Aos poucos tem visto o ar provinciano de Cachoeiro de Itapemirim, ES, terra de Rubem Braga, se dissipando. A Imprensa analítica e livre vem revolucionando a cultura da sociedade, uma inovação regional. Já é praticada por alguns meios de comunicação nacionais e pelo mundo evoluído.

 A FOLHA DO ES vai incrementar mais o jornalismo opinativo, investigativo e analítico que é o futuro diante de ecléticas mídias, como as das redes sociais e digitais – linguagem rápida – e os veículos de propagação em massa. As linguagens são diferentes para cada público.

No caso do Espírito Santo muito pouco se pratica, em espaço maior, o jornalismo opinativo e analítico, optando pelo registro dos fatos a pretexto de manter a “imparcialidade”. Sabe-se, ou optam por não saber, que as matérias de registro, pela quantidade e ilustrações, inclinam-se mais para a parcialidade em detrimento de sabida opinião do veículo.

 Exemplo: O Estado de S. Paulo, jornal e rede, seguiu a linha da Revista Veja, opinando de proteger a liberdade, não votando em Dilma Roussef (PT). A iniciativa é inovadora no Brasil. No Primeiro mundo a pluralidade de idéias é praticada sem qualquer constrangimento. Os veículos de comunicação, em geral, tomam partido sem prejudicar a Democracia.
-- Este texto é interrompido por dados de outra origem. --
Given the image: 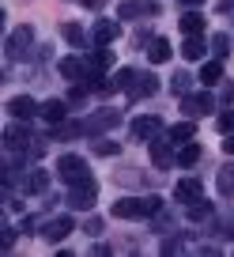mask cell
<instances>
[{"mask_svg":"<svg viewBox=\"0 0 234 257\" xmlns=\"http://www.w3.org/2000/svg\"><path fill=\"white\" fill-rule=\"evenodd\" d=\"M181 57H185V61H200V57H204V42H200V34H185Z\"/></svg>","mask_w":234,"mask_h":257,"instance_id":"cell-21","label":"cell"},{"mask_svg":"<svg viewBox=\"0 0 234 257\" xmlns=\"http://www.w3.org/2000/svg\"><path fill=\"white\" fill-rule=\"evenodd\" d=\"M95 197H98V182H95V178H83V182L68 185V204L80 208V212H87L91 204H95Z\"/></svg>","mask_w":234,"mask_h":257,"instance_id":"cell-1","label":"cell"},{"mask_svg":"<svg viewBox=\"0 0 234 257\" xmlns=\"http://www.w3.org/2000/svg\"><path fill=\"white\" fill-rule=\"evenodd\" d=\"M170 57H174V53H170L166 38H151V42H147V61H151V64H162V61H170Z\"/></svg>","mask_w":234,"mask_h":257,"instance_id":"cell-19","label":"cell"},{"mask_svg":"<svg viewBox=\"0 0 234 257\" xmlns=\"http://www.w3.org/2000/svg\"><path fill=\"white\" fill-rule=\"evenodd\" d=\"M181 4H185V8H200L204 0H181Z\"/></svg>","mask_w":234,"mask_h":257,"instance_id":"cell-40","label":"cell"},{"mask_svg":"<svg viewBox=\"0 0 234 257\" xmlns=\"http://www.w3.org/2000/svg\"><path fill=\"white\" fill-rule=\"evenodd\" d=\"M219 231H223V238H234V216H226V219H223V227H219Z\"/></svg>","mask_w":234,"mask_h":257,"instance_id":"cell-35","label":"cell"},{"mask_svg":"<svg viewBox=\"0 0 234 257\" xmlns=\"http://www.w3.org/2000/svg\"><path fill=\"white\" fill-rule=\"evenodd\" d=\"M110 212L117 219H140V216H147V197H144V201H136V197H121Z\"/></svg>","mask_w":234,"mask_h":257,"instance_id":"cell-7","label":"cell"},{"mask_svg":"<svg viewBox=\"0 0 234 257\" xmlns=\"http://www.w3.org/2000/svg\"><path fill=\"white\" fill-rule=\"evenodd\" d=\"M136 76H140V72H132V68H121V72L113 76V87H121V91H129L132 83H136Z\"/></svg>","mask_w":234,"mask_h":257,"instance_id":"cell-30","label":"cell"},{"mask_svg":"<svg viewBox=\"0 0 234 257\" xmlns=\"http://www.w3.org/2000/svg\"><path fill=\"white\" fill-rule=\"evenodd\" d=\"M4 144L16 148V152H23V148L31 144V133H27L23 121H19V125H8V133H4Z\"/></svg>","mask_w":234,"mask_h":257,"instance_id":"cell-16","label":"cell"},{"mask_svg":"<svg viewBox=\"0 0 234 257\" xmlns=\"http://www.w3.org/2000/svg\"><path fill=\"white\" fill-rule=\"evenodd\" d=\"M170 87L178 91V95H185V91H189V76H185V72H178L174 80H170Z\"/></svg>","mask_w":234,"mask_h":257,"instance_id":"cell-33","label":"cell"},{"mask_svg":"<svg viewBox=\"0 0 234 257\" xmlns=\"http://www.w3.org/2000/svg\"><path fill=\"white\" fill-rule=\"evenodd\" d=\"M57 178H61L65 185H72V182L91 178V170H87V163H83L80 155H61V159H57Z\"/></svg>","mask_w":234,"mask_h":257,"instance_id":"cell-2","label":"cell"},{"mask_svg":"<svg viewBox=\"0 0 234 257\" xmlns=\"http://www.w3.org/2000/svg\"><path fill=\"white\" fill-rule=\"evenodd\" d=\"M223 80V61H208L200 68V83H219Z\"/></svg>","mask_w":234,"mask_h":257,"instance_id":"cell-23","label":"cell"},{"mask_svg":"<svg viewBox=\"0 0 234 257\" xmlns=\"http://www.w3.org/2000/svg\"><path fill=\"white\" fill-rule=\"evenodd\" d=\"M72 216H57V219H49V223L46 227H42V238H46V242H61V238H65V234H72Z\"/></svg>","mask_w":234,"mask_h":257,"instance_id":"cell-9","label":"cell"},{"mask_svg":"<svg viewBox=\"0 0 234 257\" xmlns=\"http://www.w3.org/2000/svg\"><path fill=\"white\" fill-rule=\"evenodd\" d=\"M208 216H211V204L208 201H200V197L189 201V219H208Z\"/></svg>","mask_w":234,"mask_h":257,"instance_id":"cell-29","label":"cell"},{"mask_svg":"<svg viewBox=\"0 0 234 257\" xmlns=\"http://www.w3.org/2000/svg\"><path fill=\"white\" fill-rule=\"evenodd\" d=\"M61 34H65L68 46H83V42H87V34H83L80 23H65V27H61Z\"/></svg>","mask_w":234,"mask_h":257,"instance_id":"cell-24","label":"cell"},{"mask_svg":"<svg viewBox=\"0 0 234 257\" xmlns=\"http://www.w3.org/2000/svg\"><path fill=\"white\" fill-rule=\"evenodd\" d=\"M83 231H87V234H98V231H102V219H98V216H91L87 223H83Z\"/></svg>","mask_w":234,"mask_h":257,"instance_id":"cell-34","label":"cell"},{"mask_svg":"<svg viewBox=\"0 0 234 257\" xmlns=\"http://www.w3.org/2000/svg\"><path fill=\"white\" fill-rule=\"evenodd\" d=\"M223 152L234 155V133H226V137H223Z\"/></svg>","mask_w":234,"mask_h":257,"instance_id":"cell-36","label":"cell"},{"mask_svg":"<svg viewBox=\"0 0 234 257\" xmlns=\"http://www.w3.org/2000/svg\"><path fill=\"white\" fill-rule=\"evenodd\" d=\"M151 163L159 170H170L174 163H178V159H174V152H170V140H151Z\"/></svg>","mask_w":234,"mask_h":257,"instance_id":"cell-11","label":"cell"},{"mask_svg":"<svg viewBox=\"0 0 234 257\" xmlns=\"http://www.w3.org/2000/svg\"><path fill=\"white\" fill-rule=\"evenodd\" d=\"M80 4H83V8H102L106 0H80Z\"/></svg>","mask_w":234,"mask_h":257,"instance_id":"cell-38","label":"cell"},{"mask_svg":"<svg viewBox=\"0 0 234 257\" xmlns=\"http://www.w3.org/2000/svg\"><path fill=\"white\" fill-rule=\"evenodd\" d=\"M61 76H65V80H72V83H87V64L83 61H76V57H65V61H61Z\"/></svg>","mask_w":234,"mask_h":257,"instance_id":"cell-12","label":"cell"},{"mask_svg":"<svg viewBox=\"0 0 234 257\" xmlns=\"http://www.w3.org/2000/svg\"><path fill=\"white\" fill-rule=\"evenodd\" d=\"M178 163L181 167H196V163H200V144H185L181 155H178Z\"/></svg>","mask_w":234,"mask_h":257,"instance_id":"cell-26","label":"cell"},{"mask_svg":"<svg viewBox=\"0 0 234 257\" xmlns=\"http://www.w3.org/2000/svg\"><path fill=\"white\" fill-rule=\"evenodd\" d=\"M91 152H95V155H121V144H113V140L98 137L95 144H91Z\"/></svg>","mask_w":234,"mask_h":257,"instance_id":"cell-27","label":"cell"},{"mask_svg":"<svg viewBox=\"0 0 234 257\" xmlns=\"http://www.w3.org/2000/svg\"><path fill=\"white\" fill-rule=\"evenodd\" d=\"M8 113L16 121H31L34 113H42V110H38V102H34L31 95H16V98H8Z\"/></svg>","mask_w":234,"mask_h":257,"instance_id":"cell-8","label":"cell"},{"mask_svg":"<svg viewBox=\"0 0 234 257\" xmlns=\"http://www.w3.org/2000/svg\"><path fill=\"white\" fill-rule=\"evenodd\" d=\"M211 49H215V57L223 61V57L230 53V38H226V34H215V38H211Z\"/></svg>","mask_w":234,"mask_h":257,"instance_id":"cell-31","label":"cell"},{"mask_svg":"<svg viewBox=\"0 0 234 257\" xmlns=\"http://www.w3.org/2000/svg\"><path fill=\"white\" fill-rule=\"evenodd\" d=\"M223 102H234V83H226V87H223Z\"/></svg>","mask_w":234,"mask_h":257,"instance_id":"cell-37","label":"cell"},{"mask_svg":"<svg viewBox=\"0 0 234 257\" xmlns=\"http://www.w3.org/2000/svg\"><path fill=\"white\" fill-rule=\"evenodd\" d=\"M215 125H219V133H223V137H226V133H234V110H223Z\"/></svg>","mask_w":234,"mask_h":257,"instance_id":"cell-32","label":"cell"},{"mask_svg":"<svg viewBox=\"0 0 234 257\" xmlns=\"http://www.w3.org/2000/svg\"><path fill=\"white\" fill-rule=\"evenodd\" d=\"M147 12H155L151 0H125L121 8H117V16L121 19H140V16H147Z\"/></svg>","mask_w":234,"mask_h":257,"instance_id":"cell-15","label":"cell"},{"mask_svg":"<svg viewBox=\"0 0 234 257\" xmlns=\"http://www.w3.org/2000/svg\"><path fill=\"white\" fill-rule=\"evenodd\" d=\"M46 185H49V174H46V170H34V174L27 178V189H31V193H46Z\"/></svg>","mask_w":234,"mask_h":257,"instance_id":"cell-28","label":"cell"},{"mask_svg":"<svg viewBox=\"0 0 234 257\" xmlns=\"http://www.w3.org/2000/svg\"><path fill=\"white\" fill-rule=\"evenodd\" d=\"M234 8V0H219V12H230Z\"/></svg>","mask_w":234,"mask_h":257,"instance_id":"cell-39","label":"cell"},{"mask_svg":"<svg viewBox=\"0 0 234 257\" xmlns=\"http://www.w3.org/2000/svg\"><path fill=\"white\" fill-rule=\"evenodd\" d=\"M110 64H113V53H110V49H102V46H98L95 53L87 57V72L95 76V72H102V68H110ZM91 76H87V80H91Z\"/></svg>","mask_w":234,"mask_h":257,"instance_id":"cell-20","label":"cell"},{"mask_svg":"<svg viewBox=\"0 0 234 257\" xmlns=\"http://www.w3.org/2000/svg\"><path fill=\"white\" fill-rule=\"evenodd\" d=\"M178 27H181L185 34H200V31H204V16H200V12H185Z\"/></svg>","mask_w":234,"mask_h":257,"instance_id":"cell-22","label":"cell"},{"mask_svg":"<svg viewBox=\"0 0 234 257\" xmlns=\"http://www.w3.org/2000/svg\"><path fill=\"white\" fill-rule=\"evenodd\" d=\"M31 42H34V27H16V31L8 34V42H4V53L8 57H23Z\"/></svg>","mask_w":234,"mask_h":257,"instance_id":"cell-5","label":"cell"},{"mask_svg":"<svg viewBox=\"0 0 234 257\" xmlns=\"http://www.w3.org/2000/svg\"><path fill=\"white\" fill-rule=\"evenodd\" d=\"M155 91H159L155 76H151V72H140V76H136V83L129 87V98H147V95H155Z\"/></svg>","mask_w":234,"mask_h":257,"instance_id":"cell-14","label":"cell"},{"mask_svg":"<svg viewBox=\"0 0 234 257\" xmlns=\"http://www.w3.org/2000/svg\"><path fill=\"white\" fill-rule=\"evenodd\" d=\"M219 193H223V197H234V163H226V167L219 170Z\"/></svg>","mask_w":234,"mask_h":257,"instance_id":"cell-25","label":"cell"},{"mask_svg":"<svg viewBox=\"0 0 234 257\" xmlns=\"http://www.w3.org/2000/svg\"><path fill=\"white\" fill-rule=\"evenodd\" d=\"M162 133V117H155V113H144V117H136L129 125V137L136 140V144H144V140H155Z\"/></svg>","mask_w":234,"mask_h":257,"instance_id":"cell-3","label":"cell"},{"mask_svg":"<svg viewBox=\"0 0 234 257\" xmlns=\"http://www.w3.org/2000/svg\"><path fill=\"white\" fill-rule=\"evenodd\" d=\"M181 110H185L189 117H200V113H211V110H215V98H211L208 91H196V95H185V98H181Z\"/></svg>","mask_w":234,"mask_h":257,"instance_id":"cell-6","label":"cell"},{"mask_svg":"<svg viewBox=\"0 0 234 257\" xmlns=\"http://www.w3.org/2000/svg\"><path fill=\"white\" fill-rule=\"evenodd\" d=\"M113 125H121V113L113 110V106H102V110H95L87 121H83L87 133H102V128H113Z\"/></svg>","mask_w":234,"mask_h":257,"instance_id":"cell-4","label":"cell"},{"mask_svg":"<svg viewBox=\"0 0 234 257\" xmlns=\"http://www.w3.org/2000/svg\"><path fill=\"white\" fill-rule=\"evenodd\" d=\"M166 140H170V144H189V140H196V117L170 125V128H166Z\"/></svg>","mask_w":234,"mask_h":257,"instance_id":"cell-10","label":"cell"},{"mask_svg":"<svg viewBox=\"0 0 234 257\" xmlns=\"http://www.w3.org/2000/svg\"><path fill=\"white\" fill-rule=\"evenodd\" d=\"M117 34H121V27H117V23H110V19H98L95 31H91V38H95V46H110Z\"/></svg>","mask_w":234,"mask_h":257,"instance_id":"cell-13","label":"cell"},{"mask_svg":"<svg viewBox=\"0 0 234 257\" xmlns=\"http://www.w3.org/2000/svg\"><path fill=\"white\" fill-rule=\"evenodd\" d=\"M68 113V106L61 102V98H49V102H42V121H49V125H61Z\"/></svg>","mask_w":234,"mask_h":257,"instance_id":"cell-17","label":"cell"},{"mask_svg":"<svg viewBox=\"0 0 234 257\" xmlns=\"http://www.w3.org/2000/svg\"><path fill=\"white\" fill-rule=\"evenodd\" d=\"M174 197H178L181 204L196 201V197H200V178H181V182H178V189H174Z\"/></svg>","mask_w":234,"mask_h":257,"instance_id":"cell-18","label":"cell"}]
</instances>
 A Promotoria da Justiça Eleitoral de Cachoeiro de Itapemirim, pelo fato da FOLHA DO ES opinar sobre as condições de vitória de candidatos, como instrumento apropriado e especialista no tema, acatou denúncia de prática ilícita eleitoral como se estivesse promovendo campanha ilegal e pesquisa não registrada. Determinou recolhimento de alguns exemplares da banca. Um absurdo! Um entendimento! Um falso entendimento! Um tipo de censura!

Quando um jornal opina e analisa, está colocando em cheque a sua própria credibilidade. No caso, o jornal acertou as previsões que foram milimétricas. Atestou as votações possíveis – nisto acertou todas – e os eleitos, equivocando-se na reeleição do deputado federal Camilo Cola que ficou entre os mais votados, entretanto, barrado pelo quociente eleitoral na legenda.

 Cachoeirenses e capixabas, principalmente as instituições fiscalizadoras de direitos públicos, terão de se habituar a jornalismo analítico, pois é a linguagem do futuro midiático.